運動不足についての学習用テキストから、「2020年4月7日、新型コロ」から「じている人が多いことだろう。」までの部分を一字も変えずに書き出してください。

• **学習用テキスト**

****************

取材リポート 家族と一緒に体を動かす
いい汗流そう大会

家族と一緒に体を動かす いい汗流そう大会
※この記事は、新型コロナウイルス感染拡⼤の影響で取材活動が⾏えないことから、過去の取材記事(ライ オン誌 2017年2⽉号クラブ・リポート)に最新情報を加え再編集したものです

2020年4月7日、新型コロナウイルスの感染拡大を受けて、7都道府県に史上初めて緊急事態宣言が発令された。16日には対象が全国へと拡大。東京都などではゴールデンウィークを「いのちをまもるSTAY HOME週間」と位置付けるなど、外出自粛が強く要請された。そうした状況の中、テレビ、新聞、ウェブなどのメディアで盛んに運動不足解消についての特集や記事が報じられた。デンマークのコペンハーゲン大学の研究によると、2週間全く運動をしなかった人は全身の筋力の1/4~1/3が失われてしまったという。もちろん外出を自粛したとしても日常生活を送っているため、全く運動をしていないということにはならない。だが、運動不足を感じている人が多いことだろう。

実は運動不足について、この事態になる前から問題となっていることがある。それは、障害者の運動不足だ。文部科学省が13年に行った調査によると、成人の障害者で1年間スポーツやレクリエーションをしていないという人は6割に上った。健常者の成人の場合、8割以上が1年間で何らかのスポーツやレクリエーションをしたと回答しているため、この差は非常に大きいと言える。障害者が運動をしないのは、医師などに止められているケースももちろんあるが、ほとんどの場合は機会がないことが原因だという。例えば、健常者の場合はジムなどに通うという選択肢がすぐに出てくるだろう。障害者を対象にした民間の調査でも、ジムに通うことを前向きに考えている人も多いという結果が出ている。利用経験のない人の7割程度が「行きたいと考えたことがある」と回答した。一方で、ジムを利用出来るか不安だと答えた人も8割近くいた。自分の障害に合った設備があるのか、スタッフに知識があるのか。そういった物理的な心配に加え、「人の目が気になる」という回答もある。こうしたさまざまな要因があり、運動施設に行くことへのハードルが高くなっているのかもしれない。

****************

• **資料一覧**
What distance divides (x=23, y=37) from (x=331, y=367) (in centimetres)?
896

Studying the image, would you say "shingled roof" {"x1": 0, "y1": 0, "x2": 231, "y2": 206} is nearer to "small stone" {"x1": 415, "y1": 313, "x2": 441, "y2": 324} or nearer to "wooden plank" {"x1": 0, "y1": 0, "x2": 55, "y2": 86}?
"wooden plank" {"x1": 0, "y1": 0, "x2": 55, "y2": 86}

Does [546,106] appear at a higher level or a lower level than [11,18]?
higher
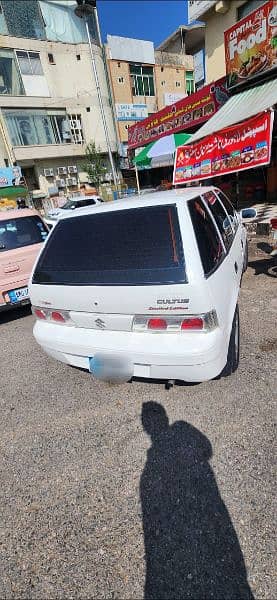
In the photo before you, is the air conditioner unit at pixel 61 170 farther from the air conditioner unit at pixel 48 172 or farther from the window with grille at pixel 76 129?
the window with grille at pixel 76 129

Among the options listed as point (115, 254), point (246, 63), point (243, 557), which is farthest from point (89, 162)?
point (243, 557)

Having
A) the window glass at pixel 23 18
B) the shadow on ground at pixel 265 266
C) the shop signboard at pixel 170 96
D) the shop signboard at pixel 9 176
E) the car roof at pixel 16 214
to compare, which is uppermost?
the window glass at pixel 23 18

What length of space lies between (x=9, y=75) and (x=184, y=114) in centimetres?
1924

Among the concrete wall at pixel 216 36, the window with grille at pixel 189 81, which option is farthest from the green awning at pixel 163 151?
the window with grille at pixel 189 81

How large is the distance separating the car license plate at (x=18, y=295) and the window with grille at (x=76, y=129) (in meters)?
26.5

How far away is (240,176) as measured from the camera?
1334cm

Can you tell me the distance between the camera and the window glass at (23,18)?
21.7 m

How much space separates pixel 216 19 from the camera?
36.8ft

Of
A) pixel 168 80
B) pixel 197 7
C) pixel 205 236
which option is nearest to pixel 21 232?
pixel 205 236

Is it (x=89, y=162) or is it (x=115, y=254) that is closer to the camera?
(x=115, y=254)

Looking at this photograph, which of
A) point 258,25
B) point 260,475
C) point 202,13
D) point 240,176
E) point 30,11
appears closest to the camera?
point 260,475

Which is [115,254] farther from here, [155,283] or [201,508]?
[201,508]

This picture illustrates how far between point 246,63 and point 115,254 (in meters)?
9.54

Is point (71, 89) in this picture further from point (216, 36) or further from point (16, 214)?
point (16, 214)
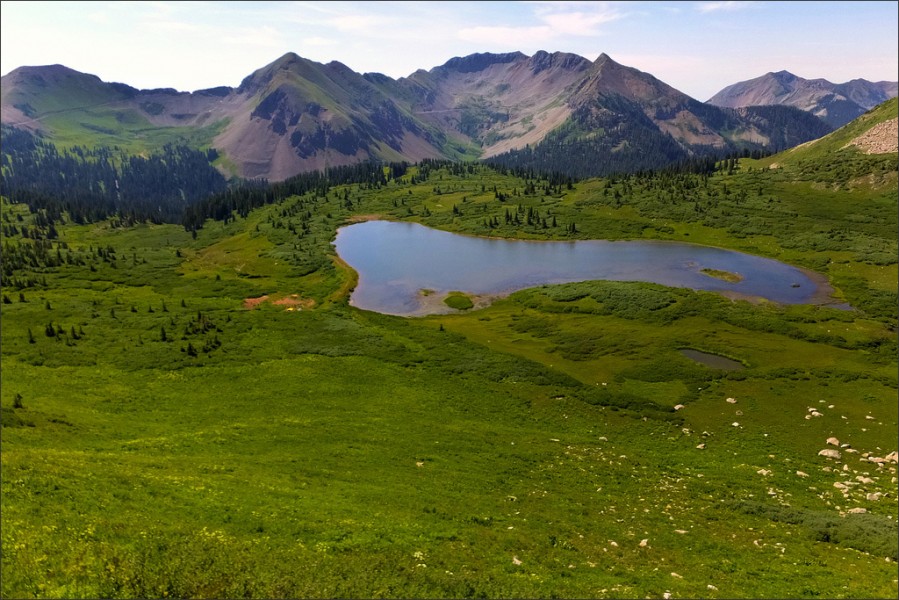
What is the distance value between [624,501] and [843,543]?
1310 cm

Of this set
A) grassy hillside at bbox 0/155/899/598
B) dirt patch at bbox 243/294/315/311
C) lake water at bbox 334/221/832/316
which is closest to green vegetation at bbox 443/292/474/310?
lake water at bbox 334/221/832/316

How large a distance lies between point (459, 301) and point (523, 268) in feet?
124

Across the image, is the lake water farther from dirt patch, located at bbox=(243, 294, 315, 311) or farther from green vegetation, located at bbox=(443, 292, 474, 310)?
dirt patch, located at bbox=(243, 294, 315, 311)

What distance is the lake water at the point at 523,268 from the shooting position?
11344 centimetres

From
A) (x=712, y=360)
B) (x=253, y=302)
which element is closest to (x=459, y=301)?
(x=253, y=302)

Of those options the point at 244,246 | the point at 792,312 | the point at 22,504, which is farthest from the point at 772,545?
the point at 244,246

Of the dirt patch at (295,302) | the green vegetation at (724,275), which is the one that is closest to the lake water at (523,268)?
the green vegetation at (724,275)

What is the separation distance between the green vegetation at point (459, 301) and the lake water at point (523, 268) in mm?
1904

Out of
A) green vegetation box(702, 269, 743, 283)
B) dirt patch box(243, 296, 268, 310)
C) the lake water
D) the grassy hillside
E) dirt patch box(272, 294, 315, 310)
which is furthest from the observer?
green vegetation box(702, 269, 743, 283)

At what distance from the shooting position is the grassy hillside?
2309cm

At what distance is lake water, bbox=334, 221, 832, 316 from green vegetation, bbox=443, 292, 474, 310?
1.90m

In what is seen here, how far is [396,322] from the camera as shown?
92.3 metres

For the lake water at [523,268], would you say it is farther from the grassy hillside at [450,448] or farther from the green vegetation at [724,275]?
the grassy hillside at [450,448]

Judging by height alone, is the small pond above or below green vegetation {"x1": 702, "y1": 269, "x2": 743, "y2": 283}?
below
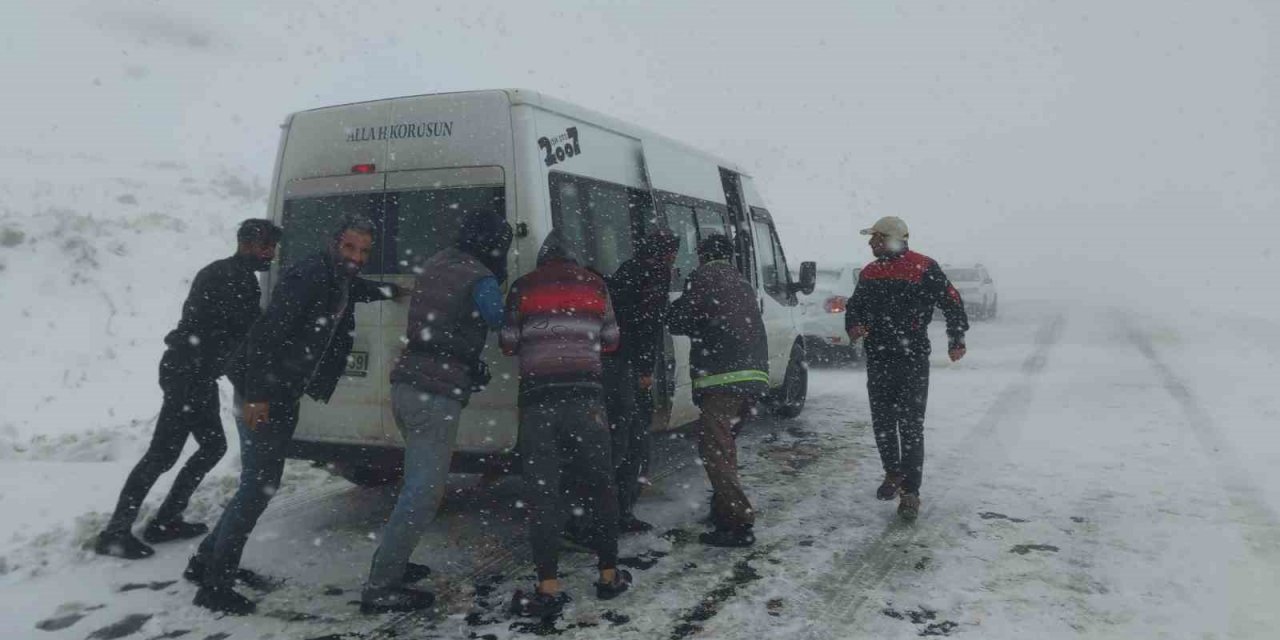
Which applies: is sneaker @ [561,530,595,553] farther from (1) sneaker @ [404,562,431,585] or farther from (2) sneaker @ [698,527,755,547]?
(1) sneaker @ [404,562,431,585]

****************

• **解答**
2020年4月7日、新型コロナウイルスの感染拡大を受けて、7都道府県に史上初めて緊急事態宣言が発令された。16日には対象が全国へと拡大。東京都などではゴールデンウィークを「いのちをまもるSTAY HOME週間」と位置付けるなど、外出自粛が強く要請された。そうした状況の中、テレビ、新聞、ウェブなどのメディアで盛んに運動不足解消についての特集や記事が報じられた。デンマークのコペンハーゲン大学の研究によると、2週間全く運動をしなかった人は全身の筋力の1/4~1/3が失われてしまったという。もちろん外出を自粛したとしても日常生活を送っているため、全く運動をしていないということにはならない。だが、運動不足を感じている人が多いことだろう。